El resultado es una pérdida sostenida de habitantes. Solo hacia el sur de Florida —en condados como Palm Beach, Miami-Dade y Broward— emigraron cerca de 69.000 personas, mientras que menos de 26.000 realizaron el camino inverso. Este saldo negativo implicó, además, una merma estimada de 3.300 millones de dólares en ingresos.

El impacto ya se percibe en áreas sensibles. El sistema educativo público registró una caída sostenida en la matrícula, que pasó de 958.000 estudiantes hace una década a unos 800.000 en el ciclo 2024-2025. Barrios como Bedford-Stuyvesant, Canarsie y East Flatbush concentran algunos de los descensos más pronunciados.

El perfil del éxodo también cambió. Si en la pospandemia la salida estaba protagonizada por sectores de mayores ingresos, hoy el fenómeno atraviesa a todos los niveles socioeconómicos. Entre 2022 y 2024, los residentes hispanos encabezaron la emigración.
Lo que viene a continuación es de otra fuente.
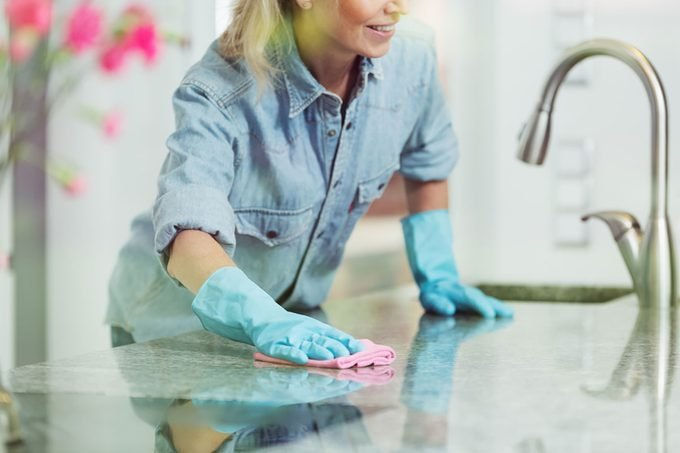 Pedantic woman wiping down kitchen countertop with pink cloth, wearing blue jean shirt and rubber gloves for household cleaning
En el plano político, el debate gira en torno a cómo revertir la tendencia. La administración del alcalde Zohran Mamdani impulsa políticas de expansión del gasto, como la universalización del cuidado infantil, el congelamiento de alquileres y el transporte público gratuito. Además, promueve un impuesto a las segundas residencias de alto valor, respaldado por la gobernadora Kathy Hochul.

Sin embargo, desde la CBC advierten que el margen fiscal es limitado. Con una carga de USD 12.495 por habitante —muy por encima del promedio nacional—, la organización plantea que la prioridad debería ser mejorar la eficiencia del gasto y la calidad de los servicios para recuperar la confianza de los ciudadanos.

El destino de quienes se van también revela un patrón claro. Además de Florida, los suburbios cercanos como Nassau y Westchester, y ciudades como Los Ángeles, Austin, Houston y Atlanta, concentran buena parte del flujo migratorio. Entre los sectores de mayores ingresos, Palm Beach, Austin y Los Ángeles se consolidan como destinos preferidos.

Este desplazamiento sostenido no solo reduce la población, sino que erosiona la base fiscal que sostiene a la ciudad. En ese contexto, Nueva York enfrenta un desafío estructural: redefinir su modelo sin perder competitividad ni profundizar una tendencia que amenaza su dinamismo histórico.